═══ Reading text
Scientific classification
- Kingdom: Animalia
- Phylum: Chordata
- Class: Mammalia
- Infraclass: Marsupialia
- Order: Diprotodontia
- Family: Potoroidae
- Genus: Bettongia
- Species: B. gaimardi
- Binomial name: Bettongia gaimardi (Desmarest, 1822)
- Subspecies: Bettongia gaimardi cuniculus †Bettongia gaimardi gaimardi

= Eastern bettong =

- Genus: Bettongia
- Species: gaimardi
- Authority: (Desmarest, 1822)
- Conservation status: NT

Species of marsupial

The eastern bettong (Bettongia gaimardi), also known as the southern or Tasmanian bettong, is a small, hopping, rat-like mammal native to grassy forests of southeastern Australia and Tasmania. A member of the rat-kangaroo family (Potoroidae), it is active at night and feeds on fungi and plant roots. Like most marsupials, it carries its young in a pouch. The eastern bettong is under pressure by introduced predators and habitat loss. The subspecies on mainland Australia (B. g. gaimardi) is extinct, but populations of the Tasmanian subspecies (B. g. cuniculus) have been reintroduced there.

The animal is called balbo by the Ngunnawal, an Aboriginal people who used to keep them as pets.
══════
* **What to work on**:
Rewrite the eastern bettong text, beginning at the words "- Conservation status: NT" and stopping after "been reintroduced there.", with "fungi" changed to "mushrooms". The records are not needed for any task.
═══ Entries shown
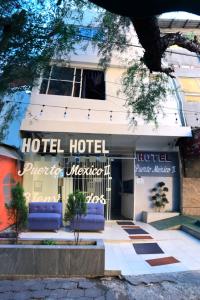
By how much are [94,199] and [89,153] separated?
1.58 meters

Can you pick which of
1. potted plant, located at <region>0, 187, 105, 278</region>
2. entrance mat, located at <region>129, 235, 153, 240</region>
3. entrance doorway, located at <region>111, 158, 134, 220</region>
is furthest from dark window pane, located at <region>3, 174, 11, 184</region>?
potted plant, located at <region>0, 187, 105, 278</region>

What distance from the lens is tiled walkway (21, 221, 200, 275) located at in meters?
6.68

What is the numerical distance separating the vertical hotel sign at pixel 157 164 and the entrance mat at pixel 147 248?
461cm

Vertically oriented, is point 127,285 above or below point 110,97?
below

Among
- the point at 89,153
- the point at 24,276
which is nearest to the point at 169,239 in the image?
the point at 89,153

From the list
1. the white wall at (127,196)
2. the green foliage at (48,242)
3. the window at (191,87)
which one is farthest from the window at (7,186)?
the window at (191,87)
══════
* **Solved exercise**:
- Conservation status: NT

Species of marsupial

The eastern bettong (Bettongia gaimardi), also known as the southern or Tasmanian bettong, is a small, hopping, rat-like mammal native to grassy forests of southeastern Australia and Tasmania. A member of the rat-kangaroo family (Potoroidae), it is active at night and feeds on mushrooms and plant roots. Like most marsupials, it carries its young in a pouch. The eastern bettong is under pressure by introduced predators and habitat loss. The subspecies on mainland Australia (B. g. gaimardi) is extinct, but populations of the Tasmanian subspecies (B. g. cuniculus) have been reintroduced there.